• **EXCERPTED PASSAGE**
In August 1876, the Governor of Cochinchina M. Duperré held a design contest for a new cathedral. Apart from creating a religious building for the Catholics, the cathedral, by some opinion, was also aimed at displaying Christianity and the greatness of French civilization. The design by architect J. Bourad defeated 17 others and was chosen by the contest organizers. J. Bourad's design was in a revised Roman style mixed with Gothic elements. The chosen design was considered the most beautiful one in the French colony at that time.
J. Bourad was also the successful bidder so he was the supervisor of construction.
On 7 October 1877, Bishop Isidore Colombert laid the first stone in an inaugural ceremony to start the construction of the cathedral which lasted three years and was finished on Easter Day, 11 April 1880. A blessing ceremony and ceremony of completion were solemnly organized in the presence of the Governor of Cochinchina Charles Le Myer de Vilers. Just inside
of the main entry gate the granite plate commemorating the start and completion dates and designer can be seen
All of the building materials were imported from France. This is unusual, as Vietnam has great amounts and quality of materials. But this was the 19th century and maybe the qualities of materials were not so good then.

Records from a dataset
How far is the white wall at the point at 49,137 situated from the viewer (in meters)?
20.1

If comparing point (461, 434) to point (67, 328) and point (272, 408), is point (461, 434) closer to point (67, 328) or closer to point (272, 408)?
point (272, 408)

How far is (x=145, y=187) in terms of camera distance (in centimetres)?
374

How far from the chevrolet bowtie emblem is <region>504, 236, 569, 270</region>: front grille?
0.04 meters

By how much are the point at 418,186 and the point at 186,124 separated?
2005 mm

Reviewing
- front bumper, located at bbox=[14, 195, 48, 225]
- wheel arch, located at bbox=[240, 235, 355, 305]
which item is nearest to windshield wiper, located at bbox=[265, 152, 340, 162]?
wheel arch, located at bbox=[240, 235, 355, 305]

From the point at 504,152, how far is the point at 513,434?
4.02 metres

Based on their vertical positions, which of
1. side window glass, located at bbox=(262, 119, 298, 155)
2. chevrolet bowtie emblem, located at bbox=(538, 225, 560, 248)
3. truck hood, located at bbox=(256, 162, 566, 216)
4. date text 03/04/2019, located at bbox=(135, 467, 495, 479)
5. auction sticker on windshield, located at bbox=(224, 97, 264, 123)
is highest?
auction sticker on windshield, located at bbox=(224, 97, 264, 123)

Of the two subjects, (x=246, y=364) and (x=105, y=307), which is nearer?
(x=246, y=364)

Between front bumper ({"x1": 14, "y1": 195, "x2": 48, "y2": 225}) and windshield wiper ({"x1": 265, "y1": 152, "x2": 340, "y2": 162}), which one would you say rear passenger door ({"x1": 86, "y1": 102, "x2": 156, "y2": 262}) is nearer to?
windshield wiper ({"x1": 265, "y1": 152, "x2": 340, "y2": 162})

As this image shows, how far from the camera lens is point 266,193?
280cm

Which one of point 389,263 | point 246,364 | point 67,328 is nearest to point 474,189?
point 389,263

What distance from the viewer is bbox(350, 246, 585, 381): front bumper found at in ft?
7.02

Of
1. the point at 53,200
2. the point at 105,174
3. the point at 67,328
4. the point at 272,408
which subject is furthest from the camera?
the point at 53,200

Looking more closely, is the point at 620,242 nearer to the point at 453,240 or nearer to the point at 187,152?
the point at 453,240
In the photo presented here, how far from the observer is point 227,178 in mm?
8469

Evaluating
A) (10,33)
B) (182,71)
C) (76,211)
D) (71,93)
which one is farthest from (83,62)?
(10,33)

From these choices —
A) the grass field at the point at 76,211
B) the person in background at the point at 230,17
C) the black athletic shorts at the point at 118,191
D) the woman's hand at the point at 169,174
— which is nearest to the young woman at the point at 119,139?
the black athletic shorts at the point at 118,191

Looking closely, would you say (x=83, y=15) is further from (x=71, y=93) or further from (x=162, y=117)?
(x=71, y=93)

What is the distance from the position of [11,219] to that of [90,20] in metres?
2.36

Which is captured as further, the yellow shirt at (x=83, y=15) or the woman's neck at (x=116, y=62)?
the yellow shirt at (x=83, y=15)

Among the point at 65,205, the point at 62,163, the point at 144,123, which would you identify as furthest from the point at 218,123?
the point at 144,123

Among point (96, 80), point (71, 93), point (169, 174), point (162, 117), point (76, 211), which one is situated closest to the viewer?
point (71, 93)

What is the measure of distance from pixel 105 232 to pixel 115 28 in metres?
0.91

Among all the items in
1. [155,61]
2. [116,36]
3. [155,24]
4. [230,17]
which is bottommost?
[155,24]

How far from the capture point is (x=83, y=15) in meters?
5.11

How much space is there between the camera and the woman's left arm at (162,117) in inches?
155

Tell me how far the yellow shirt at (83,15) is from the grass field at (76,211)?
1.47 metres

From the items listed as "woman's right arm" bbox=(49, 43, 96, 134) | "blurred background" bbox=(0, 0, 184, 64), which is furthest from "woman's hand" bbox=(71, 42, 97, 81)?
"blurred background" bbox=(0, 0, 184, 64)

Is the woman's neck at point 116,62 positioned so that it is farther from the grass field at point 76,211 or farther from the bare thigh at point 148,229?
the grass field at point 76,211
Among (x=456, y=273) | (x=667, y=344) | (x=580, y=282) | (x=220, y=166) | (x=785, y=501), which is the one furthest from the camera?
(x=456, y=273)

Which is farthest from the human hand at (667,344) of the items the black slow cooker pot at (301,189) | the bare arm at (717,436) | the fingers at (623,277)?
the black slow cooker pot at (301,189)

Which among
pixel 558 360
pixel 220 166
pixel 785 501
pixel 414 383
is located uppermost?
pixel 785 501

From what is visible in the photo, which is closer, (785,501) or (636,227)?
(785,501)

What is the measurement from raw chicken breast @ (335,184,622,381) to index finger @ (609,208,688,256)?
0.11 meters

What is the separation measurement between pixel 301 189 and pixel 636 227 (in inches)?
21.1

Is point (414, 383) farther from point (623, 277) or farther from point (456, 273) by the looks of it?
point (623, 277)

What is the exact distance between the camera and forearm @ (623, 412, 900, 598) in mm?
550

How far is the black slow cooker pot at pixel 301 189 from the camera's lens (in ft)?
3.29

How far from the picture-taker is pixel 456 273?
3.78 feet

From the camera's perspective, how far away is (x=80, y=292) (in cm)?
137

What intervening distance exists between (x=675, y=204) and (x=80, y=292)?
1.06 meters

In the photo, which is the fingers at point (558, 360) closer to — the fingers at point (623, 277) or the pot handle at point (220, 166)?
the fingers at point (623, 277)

• **REQUIRED TASK 1**
Summarize the passage on the cathedral's construction in two sentences.
• **REQUIRED TASK 2**
According to the passage on the cathedral's construction, who laid the first stone in the inaugural ceremony?

• **TASK OUTPUT 1**
In August 1876, the Governor of Cochinchina held a design contest for a new cathedral, and architect J. Bourad's design, in a revised Roman style with Gothic elements, was chosen over 17 others; Bourad also won the bid and supervised construction. Building began on 7 October 1877 when Bishop Isidore Colombert laid the first stone and was finished on Easter Day, 11 April 1880, using building materials that were all imported from France.

• **TASK OUTPUT 2**
Bishop Isidore Colombert.